A person with Alzheimer’s disease and other forms of dementia can experience varying symptoms, including declines in memory, language skills, and thinking and reasoning capabilities. The Alzheimer’s Association says as Alzheimer’s and other dementias progress, behaviors change. The behavioral changes may include, but are not limited to, social withdrawal, depression, anxiety, combativeness, apathy, sleep disturbances, inappropriate actions, wandering and mood changes. These new behaviors can have an impact on caregiving.
There are ways that caregivers can help manage their loved one’s changing behaviors. Here are some suggestions to consider.
- Divert Aggressiveness. The Alzheimer’s Association says if your loved one demonstrates angry behavior, avoid arguing, scolding, finger-pointing or trying to convince him or her of something. Instead, separate your loved one from the cause of the anger by diverting attention to a different activity. Also, try not to take your loved one’s behaviors personally; keep in mind that their actions are a direct result of the disease.
- Create a Calm Bedtime. Make sure your loved one has a comfortable bed. At bedtime, reduce any noise or light and try playing soothing music. Be consistent with the time your loved one goes to sleep at night and gets out of bed each morning. Try increasing physical activity during the day to help promote being ready for sleep at the desired time. Also, pay attention to caffeine and sugar consumption during the day as these can adversely affect feeling tired.

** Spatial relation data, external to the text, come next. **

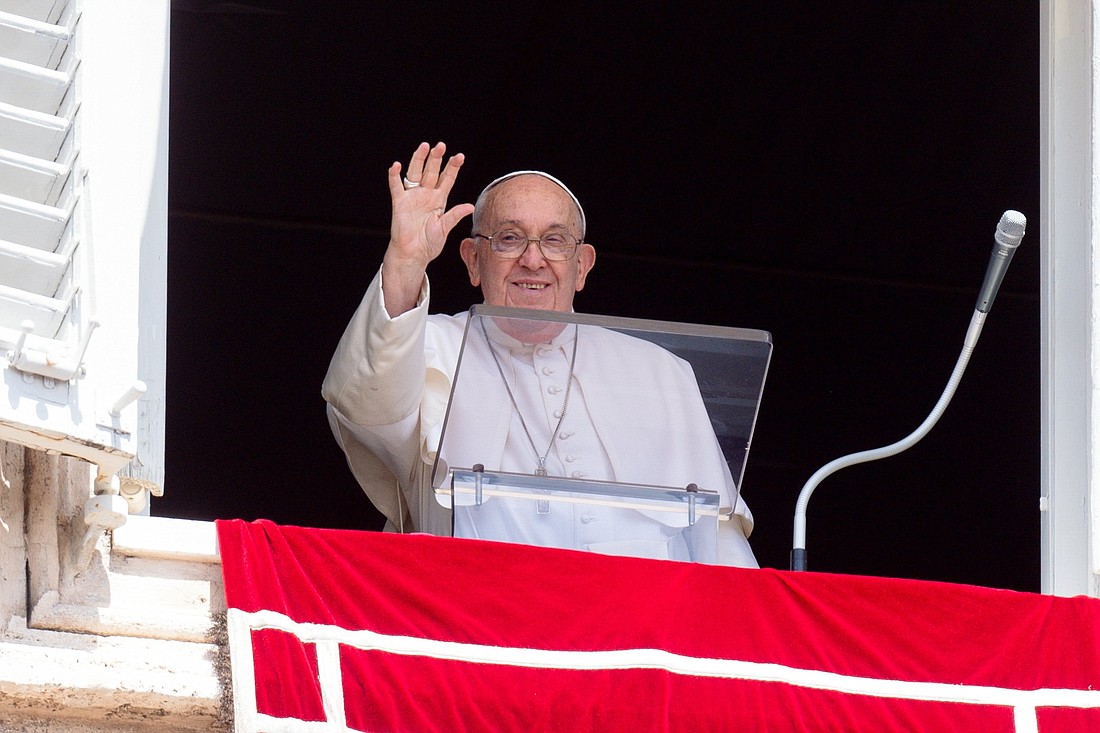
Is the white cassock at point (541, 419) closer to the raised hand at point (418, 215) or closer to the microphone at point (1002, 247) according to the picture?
the raised hand at point (418, 215)

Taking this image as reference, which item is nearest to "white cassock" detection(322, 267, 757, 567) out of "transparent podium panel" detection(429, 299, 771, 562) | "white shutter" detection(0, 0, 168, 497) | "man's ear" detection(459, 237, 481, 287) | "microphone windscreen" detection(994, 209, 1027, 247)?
"transparent podium panel" detection(429, 299, 771, 562)

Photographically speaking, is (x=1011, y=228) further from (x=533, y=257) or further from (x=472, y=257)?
(x=472, y=257)

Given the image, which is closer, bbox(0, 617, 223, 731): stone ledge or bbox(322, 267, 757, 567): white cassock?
bbox(0, 617, 223, 731): stone ledge

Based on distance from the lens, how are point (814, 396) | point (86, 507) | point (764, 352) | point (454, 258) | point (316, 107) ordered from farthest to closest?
point (814, 396) → point (454, 258) → point (316, 107) → point (764, 352) → point (86, 507)

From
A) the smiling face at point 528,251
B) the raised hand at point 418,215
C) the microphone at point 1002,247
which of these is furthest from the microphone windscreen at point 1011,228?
the smiling face at point 528,251

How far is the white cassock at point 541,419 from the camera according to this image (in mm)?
3820

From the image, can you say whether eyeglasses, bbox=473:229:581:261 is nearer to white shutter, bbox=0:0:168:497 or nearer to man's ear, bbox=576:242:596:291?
man's ear, bbox=576:242:596:291

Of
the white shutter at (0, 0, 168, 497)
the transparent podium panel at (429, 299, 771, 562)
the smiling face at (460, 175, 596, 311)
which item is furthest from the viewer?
the smiling face at (460, 175, 596, 311)

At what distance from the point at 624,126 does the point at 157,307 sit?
133 inches

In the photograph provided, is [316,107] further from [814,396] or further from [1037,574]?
[1037,574]

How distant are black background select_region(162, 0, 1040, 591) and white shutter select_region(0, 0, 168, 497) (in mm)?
2715

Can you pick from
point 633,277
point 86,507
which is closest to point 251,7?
point 633,277

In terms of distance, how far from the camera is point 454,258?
7539mm

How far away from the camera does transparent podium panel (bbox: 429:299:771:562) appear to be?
368cm
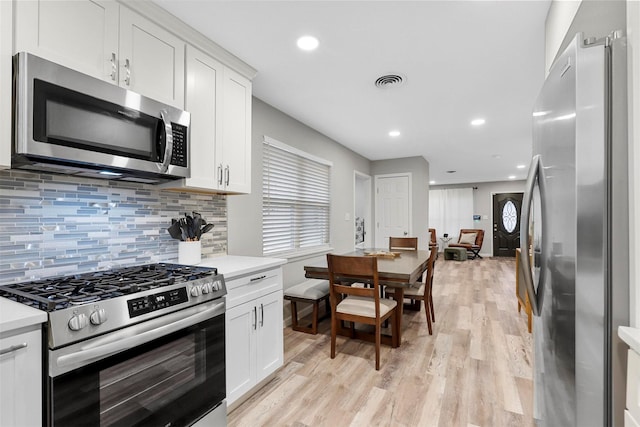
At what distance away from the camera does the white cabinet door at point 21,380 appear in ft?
3.20

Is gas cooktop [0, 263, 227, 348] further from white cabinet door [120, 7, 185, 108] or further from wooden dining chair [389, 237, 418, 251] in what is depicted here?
wooden dining chair [389, 237, 418, 251]

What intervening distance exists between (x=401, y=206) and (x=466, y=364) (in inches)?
149

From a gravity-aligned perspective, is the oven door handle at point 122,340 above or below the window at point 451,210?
below

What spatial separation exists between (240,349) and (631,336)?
185 cm

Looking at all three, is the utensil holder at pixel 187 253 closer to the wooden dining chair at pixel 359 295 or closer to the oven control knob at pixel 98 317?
the oven control knob at pixel 98 317

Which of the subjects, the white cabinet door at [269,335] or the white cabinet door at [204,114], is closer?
the white cabinet door at [204,114]

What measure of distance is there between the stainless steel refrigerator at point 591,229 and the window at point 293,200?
261cm

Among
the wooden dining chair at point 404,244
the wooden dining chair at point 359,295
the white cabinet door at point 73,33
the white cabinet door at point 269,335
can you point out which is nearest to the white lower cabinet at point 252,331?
the white cabinet door at point 269,335

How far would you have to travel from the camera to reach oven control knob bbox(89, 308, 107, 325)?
45.1 inches

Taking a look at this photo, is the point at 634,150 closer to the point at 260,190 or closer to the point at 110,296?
the point at 110,296

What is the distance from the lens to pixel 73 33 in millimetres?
1413

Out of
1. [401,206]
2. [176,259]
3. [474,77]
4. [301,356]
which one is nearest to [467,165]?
[401,206]

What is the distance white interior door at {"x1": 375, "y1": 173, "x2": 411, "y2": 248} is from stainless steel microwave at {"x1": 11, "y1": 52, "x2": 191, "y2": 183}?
Answer: 482 cm

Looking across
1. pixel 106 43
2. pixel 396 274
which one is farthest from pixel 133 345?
pixel 396 274
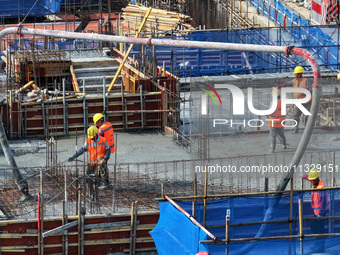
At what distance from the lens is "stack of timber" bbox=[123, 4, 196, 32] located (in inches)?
1502

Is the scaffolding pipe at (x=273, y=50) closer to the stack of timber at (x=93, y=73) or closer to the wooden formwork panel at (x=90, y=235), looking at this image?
the wooden formwork panel at (x=90, y=235)

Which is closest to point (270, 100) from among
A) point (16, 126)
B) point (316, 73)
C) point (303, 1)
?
point (316, 73)

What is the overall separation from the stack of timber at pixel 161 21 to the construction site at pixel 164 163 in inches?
298

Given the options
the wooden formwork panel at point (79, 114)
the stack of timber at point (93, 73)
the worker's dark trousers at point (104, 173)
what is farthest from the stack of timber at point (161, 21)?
the worker's dark trousers at point (104, 173)

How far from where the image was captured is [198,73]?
33594mm

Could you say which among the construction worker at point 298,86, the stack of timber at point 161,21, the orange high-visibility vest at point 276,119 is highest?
the stack of timber at point 161,21

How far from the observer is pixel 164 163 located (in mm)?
22438

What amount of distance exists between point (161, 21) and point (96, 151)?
19.7 m

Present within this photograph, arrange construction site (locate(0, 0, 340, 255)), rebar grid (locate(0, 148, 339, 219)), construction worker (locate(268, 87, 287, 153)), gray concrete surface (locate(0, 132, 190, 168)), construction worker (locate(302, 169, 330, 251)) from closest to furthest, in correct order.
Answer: construction worker (locate(302, 169, 330, 251)) < construction site (locate(0, 0, 340, 255)) < construction worker (locate(268, 87, 287, 153)) < rebar grid (locate(0, 148, 339, 219)) < gray concrete surface (locate(0, 132, 190, 168))

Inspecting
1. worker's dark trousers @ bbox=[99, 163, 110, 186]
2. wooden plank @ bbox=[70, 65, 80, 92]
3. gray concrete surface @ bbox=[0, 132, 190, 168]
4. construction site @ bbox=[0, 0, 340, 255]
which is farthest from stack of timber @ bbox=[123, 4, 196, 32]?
worker's dark trousers @ bbox=[99, 163, 110, 186]

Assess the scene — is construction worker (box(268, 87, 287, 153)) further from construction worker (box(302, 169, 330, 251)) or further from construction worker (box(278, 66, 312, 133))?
construction worker (box(302, 169, 330, 251))

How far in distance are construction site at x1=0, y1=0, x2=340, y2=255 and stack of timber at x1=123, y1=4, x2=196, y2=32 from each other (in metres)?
7.57

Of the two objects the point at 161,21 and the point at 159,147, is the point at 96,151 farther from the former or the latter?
the point at 161,21

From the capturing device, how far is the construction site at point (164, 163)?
55.6 feet
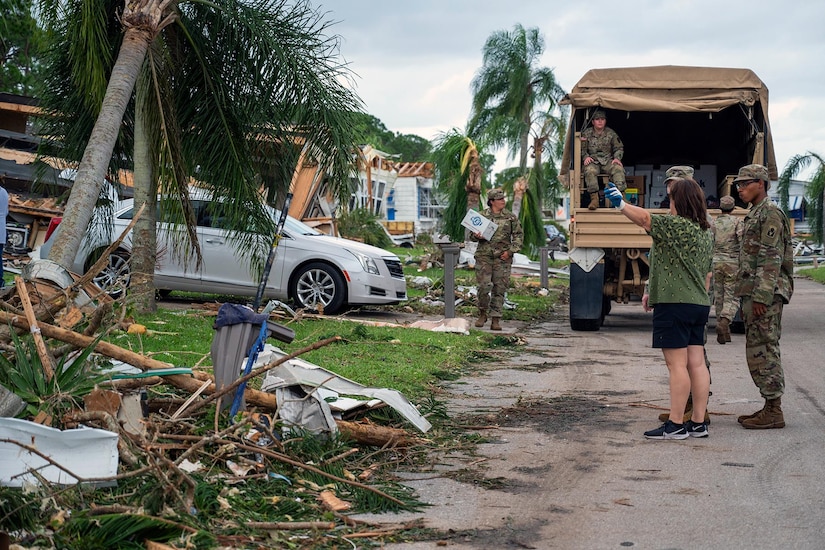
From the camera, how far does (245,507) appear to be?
202 inches

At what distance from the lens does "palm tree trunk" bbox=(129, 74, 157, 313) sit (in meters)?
12.8

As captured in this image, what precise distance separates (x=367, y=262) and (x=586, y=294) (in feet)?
A: 10.6

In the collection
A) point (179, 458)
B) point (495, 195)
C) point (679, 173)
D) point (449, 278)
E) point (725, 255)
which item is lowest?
point (179, 458)

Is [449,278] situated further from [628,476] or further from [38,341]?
[38,341]

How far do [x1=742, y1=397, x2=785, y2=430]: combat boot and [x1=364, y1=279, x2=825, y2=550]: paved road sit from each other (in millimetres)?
70

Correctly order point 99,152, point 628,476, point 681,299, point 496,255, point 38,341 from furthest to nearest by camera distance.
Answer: point 496,255
point 99,152
point 681,299
point 628,476
point 38,341

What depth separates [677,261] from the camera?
288 inches

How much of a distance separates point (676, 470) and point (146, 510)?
324 cm

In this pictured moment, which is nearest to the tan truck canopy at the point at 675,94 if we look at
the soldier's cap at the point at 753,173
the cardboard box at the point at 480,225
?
the cardboard box at the point at 480,225

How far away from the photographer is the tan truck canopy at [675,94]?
49.3ft

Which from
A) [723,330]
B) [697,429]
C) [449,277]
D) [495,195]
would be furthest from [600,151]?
[697,429]

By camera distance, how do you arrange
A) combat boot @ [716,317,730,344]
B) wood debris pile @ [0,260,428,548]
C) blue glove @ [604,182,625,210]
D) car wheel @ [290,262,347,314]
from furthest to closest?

- Promote Exercise. Regular walking, exercises, dancing or other physical activity may have a positive impact on problematic behaviors, such as wandering, aggression and sleeping disorders. If your loved one prefers the indoors, try walking in a shopping mall.
- Encourage Involvement. Try to involve your loved one in various activities each day. Folding laundry or watering plants, for example, can help reduce stress and anxiety. Remember to also encourage activities which provide an opportunity for your loved one to interact with others to help mitigate social withdrawal.
- Embrace Sounds of Music. Music therapy can help soothe someone with Alzheimer’s disease. When your loved one is agitated, play calming music or his or her favorite songs to foster relaxation.
- Interact with Pets. The playful interaction with animals and the gentle petting of their fur can help soothe an individual with Alzheimer’s and decrease aggressive behavior. If you or your loved one does not have a pet, look into organizations that offer pet visits to seniors.
Dealing gently, but decisively with behavioral changes in the ways described above can help improve the quality of life for your loved one and reduce stress on you, the caregiver.